Nathan, Fran, and I shared a few more marathon stories, if for nothing else than to avoid thinking about the tragedy for a while.
But by the time I had made my way to the satellite truck for the 11 p.m. news, it was clear the bombing of this international event was an international news story. There were almost as many nationalities reporting live on the attack as there were nationalities represented in the race. And the next day, there were even more.
The Tuesday after Marathon Monday is typically another day filled with limping runners sharing their stories around Boston's Back Bay. It's a day to enjoy the journey, the city, and whatever dining/shopping you can cram in.
But this Tuesday, it was still eerily quiet in Boston. Boylston Street was still locked down. Newbury Street, with its high-end shops, was open but many storefronts remained closed. The sidewalks were empty. Cabs didn't even bother looking for fares here.
And on the day that marathoners will often return to the finish line to take photos with their medals, they couldn't get closer than two blocks away.

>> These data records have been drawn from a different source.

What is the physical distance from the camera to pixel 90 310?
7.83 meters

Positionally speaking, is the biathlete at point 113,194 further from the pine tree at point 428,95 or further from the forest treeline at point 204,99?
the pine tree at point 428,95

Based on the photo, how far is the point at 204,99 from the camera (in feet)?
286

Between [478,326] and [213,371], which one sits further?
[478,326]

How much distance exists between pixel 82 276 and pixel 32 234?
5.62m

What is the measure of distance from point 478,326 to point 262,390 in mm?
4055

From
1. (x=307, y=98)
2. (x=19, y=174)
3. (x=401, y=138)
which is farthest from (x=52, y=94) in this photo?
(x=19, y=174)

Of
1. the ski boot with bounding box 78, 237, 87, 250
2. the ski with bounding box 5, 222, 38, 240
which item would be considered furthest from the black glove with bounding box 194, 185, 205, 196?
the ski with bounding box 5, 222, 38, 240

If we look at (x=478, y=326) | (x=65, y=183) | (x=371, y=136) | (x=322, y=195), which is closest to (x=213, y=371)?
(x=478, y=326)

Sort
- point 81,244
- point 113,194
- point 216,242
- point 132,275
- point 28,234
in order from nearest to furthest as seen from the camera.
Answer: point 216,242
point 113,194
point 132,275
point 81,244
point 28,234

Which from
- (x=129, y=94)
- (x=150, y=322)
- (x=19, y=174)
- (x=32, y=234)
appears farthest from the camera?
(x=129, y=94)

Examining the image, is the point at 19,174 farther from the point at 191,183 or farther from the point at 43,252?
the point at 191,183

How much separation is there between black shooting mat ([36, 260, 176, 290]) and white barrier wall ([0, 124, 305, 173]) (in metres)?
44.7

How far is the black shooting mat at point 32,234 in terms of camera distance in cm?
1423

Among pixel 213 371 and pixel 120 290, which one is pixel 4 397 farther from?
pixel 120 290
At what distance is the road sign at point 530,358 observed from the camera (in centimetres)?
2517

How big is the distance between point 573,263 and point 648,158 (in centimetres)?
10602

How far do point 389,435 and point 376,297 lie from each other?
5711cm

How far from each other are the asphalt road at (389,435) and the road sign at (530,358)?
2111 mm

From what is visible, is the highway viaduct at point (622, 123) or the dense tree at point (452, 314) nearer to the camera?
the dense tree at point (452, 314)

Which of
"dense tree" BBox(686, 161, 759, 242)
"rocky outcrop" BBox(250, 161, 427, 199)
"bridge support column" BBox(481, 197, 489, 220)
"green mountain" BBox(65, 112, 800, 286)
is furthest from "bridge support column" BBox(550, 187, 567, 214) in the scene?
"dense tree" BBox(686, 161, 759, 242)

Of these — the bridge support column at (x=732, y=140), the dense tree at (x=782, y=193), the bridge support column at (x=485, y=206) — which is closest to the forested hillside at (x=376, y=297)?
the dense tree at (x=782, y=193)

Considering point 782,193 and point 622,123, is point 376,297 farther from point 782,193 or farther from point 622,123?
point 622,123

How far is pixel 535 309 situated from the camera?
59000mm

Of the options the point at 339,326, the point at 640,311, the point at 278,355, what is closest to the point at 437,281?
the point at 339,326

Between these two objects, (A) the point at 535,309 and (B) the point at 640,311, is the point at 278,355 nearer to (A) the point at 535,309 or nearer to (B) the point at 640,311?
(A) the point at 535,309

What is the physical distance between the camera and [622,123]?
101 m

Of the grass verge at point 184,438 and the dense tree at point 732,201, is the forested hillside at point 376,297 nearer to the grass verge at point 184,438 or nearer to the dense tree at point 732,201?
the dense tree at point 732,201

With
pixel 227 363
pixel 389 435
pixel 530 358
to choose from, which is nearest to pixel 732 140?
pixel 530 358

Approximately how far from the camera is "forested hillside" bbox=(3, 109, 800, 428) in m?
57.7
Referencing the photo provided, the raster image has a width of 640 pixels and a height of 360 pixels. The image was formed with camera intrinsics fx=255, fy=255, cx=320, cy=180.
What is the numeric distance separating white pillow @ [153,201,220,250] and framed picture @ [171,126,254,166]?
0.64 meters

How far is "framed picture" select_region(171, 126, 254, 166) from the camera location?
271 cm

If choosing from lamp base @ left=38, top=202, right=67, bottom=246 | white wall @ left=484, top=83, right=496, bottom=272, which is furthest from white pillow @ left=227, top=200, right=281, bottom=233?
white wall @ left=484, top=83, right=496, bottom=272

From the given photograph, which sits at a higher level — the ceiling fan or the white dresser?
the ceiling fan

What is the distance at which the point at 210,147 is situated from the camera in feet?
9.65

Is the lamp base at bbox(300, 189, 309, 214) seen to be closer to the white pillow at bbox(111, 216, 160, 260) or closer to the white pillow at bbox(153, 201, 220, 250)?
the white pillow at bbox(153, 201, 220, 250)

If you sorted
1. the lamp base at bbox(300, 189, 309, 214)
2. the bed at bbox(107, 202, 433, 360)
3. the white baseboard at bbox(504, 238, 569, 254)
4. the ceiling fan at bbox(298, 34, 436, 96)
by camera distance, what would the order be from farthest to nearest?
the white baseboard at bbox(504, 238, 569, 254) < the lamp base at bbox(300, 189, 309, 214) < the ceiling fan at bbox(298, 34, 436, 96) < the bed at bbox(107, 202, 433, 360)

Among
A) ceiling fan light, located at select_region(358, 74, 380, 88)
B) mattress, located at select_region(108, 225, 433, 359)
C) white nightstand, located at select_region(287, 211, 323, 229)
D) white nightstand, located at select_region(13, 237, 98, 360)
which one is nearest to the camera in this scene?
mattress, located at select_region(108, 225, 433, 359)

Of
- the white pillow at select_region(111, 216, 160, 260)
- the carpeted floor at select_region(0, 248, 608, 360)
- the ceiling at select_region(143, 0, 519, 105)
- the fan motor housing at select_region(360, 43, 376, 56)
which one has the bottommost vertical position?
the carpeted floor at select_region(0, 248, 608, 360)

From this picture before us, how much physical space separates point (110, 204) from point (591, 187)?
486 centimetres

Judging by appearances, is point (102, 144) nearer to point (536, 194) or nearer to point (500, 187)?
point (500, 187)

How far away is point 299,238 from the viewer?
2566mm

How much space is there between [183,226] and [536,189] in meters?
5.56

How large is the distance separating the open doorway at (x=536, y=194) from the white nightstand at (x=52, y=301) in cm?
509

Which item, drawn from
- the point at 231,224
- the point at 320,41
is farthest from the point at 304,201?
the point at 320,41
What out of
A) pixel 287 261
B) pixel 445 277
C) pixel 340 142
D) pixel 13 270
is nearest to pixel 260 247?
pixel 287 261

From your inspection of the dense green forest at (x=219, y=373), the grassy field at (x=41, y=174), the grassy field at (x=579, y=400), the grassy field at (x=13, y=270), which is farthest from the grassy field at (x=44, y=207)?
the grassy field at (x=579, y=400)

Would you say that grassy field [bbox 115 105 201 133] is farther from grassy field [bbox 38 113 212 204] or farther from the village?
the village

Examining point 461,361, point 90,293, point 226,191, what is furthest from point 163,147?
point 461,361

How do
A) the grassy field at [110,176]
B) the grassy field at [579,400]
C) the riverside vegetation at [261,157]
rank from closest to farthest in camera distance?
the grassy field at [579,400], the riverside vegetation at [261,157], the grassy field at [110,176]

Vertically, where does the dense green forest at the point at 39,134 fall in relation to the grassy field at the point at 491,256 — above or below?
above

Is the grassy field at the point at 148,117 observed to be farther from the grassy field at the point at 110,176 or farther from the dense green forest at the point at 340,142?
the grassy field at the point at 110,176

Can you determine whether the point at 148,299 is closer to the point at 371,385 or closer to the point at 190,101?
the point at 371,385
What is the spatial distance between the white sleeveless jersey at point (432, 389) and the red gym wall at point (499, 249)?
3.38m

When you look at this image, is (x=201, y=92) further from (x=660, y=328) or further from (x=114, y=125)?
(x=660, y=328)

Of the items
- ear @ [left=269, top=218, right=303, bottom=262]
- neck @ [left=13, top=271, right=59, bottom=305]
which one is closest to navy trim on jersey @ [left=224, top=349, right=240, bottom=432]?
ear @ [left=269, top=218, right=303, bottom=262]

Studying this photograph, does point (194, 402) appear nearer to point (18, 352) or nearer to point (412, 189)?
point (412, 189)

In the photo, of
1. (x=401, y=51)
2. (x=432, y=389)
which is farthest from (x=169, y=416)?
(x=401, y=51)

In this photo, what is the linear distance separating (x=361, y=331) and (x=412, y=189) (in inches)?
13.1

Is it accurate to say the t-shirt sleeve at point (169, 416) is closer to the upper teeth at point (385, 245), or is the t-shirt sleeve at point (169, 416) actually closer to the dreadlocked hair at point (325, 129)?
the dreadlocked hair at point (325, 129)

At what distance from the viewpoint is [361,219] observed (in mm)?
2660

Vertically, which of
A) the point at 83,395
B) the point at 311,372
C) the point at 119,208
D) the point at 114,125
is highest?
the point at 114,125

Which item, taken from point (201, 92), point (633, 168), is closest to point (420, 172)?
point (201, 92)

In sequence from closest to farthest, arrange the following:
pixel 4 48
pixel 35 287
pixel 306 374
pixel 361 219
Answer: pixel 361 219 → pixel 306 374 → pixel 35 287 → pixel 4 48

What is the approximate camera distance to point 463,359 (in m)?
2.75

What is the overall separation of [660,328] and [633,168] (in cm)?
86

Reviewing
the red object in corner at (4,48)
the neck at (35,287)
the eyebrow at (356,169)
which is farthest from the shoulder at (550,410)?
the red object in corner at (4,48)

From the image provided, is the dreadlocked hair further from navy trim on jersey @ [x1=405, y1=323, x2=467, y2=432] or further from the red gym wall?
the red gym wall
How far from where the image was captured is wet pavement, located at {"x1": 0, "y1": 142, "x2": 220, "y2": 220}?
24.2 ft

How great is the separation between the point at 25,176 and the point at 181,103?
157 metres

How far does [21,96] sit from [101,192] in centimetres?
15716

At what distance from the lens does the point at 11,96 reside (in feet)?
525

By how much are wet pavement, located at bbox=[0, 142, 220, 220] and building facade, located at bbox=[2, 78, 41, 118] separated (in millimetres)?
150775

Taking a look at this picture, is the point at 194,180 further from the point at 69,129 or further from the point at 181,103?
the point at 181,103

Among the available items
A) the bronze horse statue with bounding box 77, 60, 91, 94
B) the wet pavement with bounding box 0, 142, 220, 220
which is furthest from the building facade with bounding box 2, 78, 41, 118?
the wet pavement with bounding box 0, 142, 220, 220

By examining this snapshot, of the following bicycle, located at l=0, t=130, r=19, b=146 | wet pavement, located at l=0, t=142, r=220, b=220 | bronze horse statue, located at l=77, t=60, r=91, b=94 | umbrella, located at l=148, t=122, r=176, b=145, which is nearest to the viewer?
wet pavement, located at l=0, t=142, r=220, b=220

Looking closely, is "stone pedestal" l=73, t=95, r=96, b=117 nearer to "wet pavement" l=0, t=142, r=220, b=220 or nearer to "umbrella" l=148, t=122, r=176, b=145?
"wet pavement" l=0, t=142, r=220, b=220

They congregated at the Eastern end of the Boylston St. lockdown, taking photos and leaving T-shirts or flowers at a makeshift memorial.
It's hard to explain to the non-runner how difficult it is to qualify for the Boston Marathon, but it's finish line is Mecca for the serious runner. And, at the risk of mixing metaphors, the medal awarded to finishers is the Holy Grail.
Tuesday afternoon, I met Caron Trakman, a San Diego marathoner who placed her finishing medal - the one souvenir most runners will keep until the day they die - at the memorial. The mother of four, who had her nine-year-old by her side Tuesday, said it was her way of honoring Martin Richard and all the others killed or injured the day before.
Trakman had run Boston before and says she'll run it again. She said she's looking forward to running in 2014, where she can run with a "bigger purpose."
When I left Boston Wednesday morning, there was even a different feeling at Logan Airport. There was no heightened security measures that I could see, but Marathon Week at Logan typically means finishers chatting up strangers to share stories of blistered feet, swollen tendons, and finishing times.
On this week, nobody wanted to talk about how they ran and nobody wanted to complain about pain while walking.
The sentiment I'll leave Boston with isn't just how first responders rose to the occasion on Monday, but also how marvelous marathon officials worked.
The Boston Athletic Association has been putting on this event for 117 years and its professionalism in organizing the race was only surpassed by its crisis response. Most of its maneuvers were behind the scenes, but on a day where one thing went terribly wrong, the BAA made sure everything else went right.
The reason this tragedy has hit both New Englanders and the international running community so hard is the same reason fans and runners will return to Boston: because the 117-year-old institution is so close to our hearts.
And, we all know it could have been any one of us.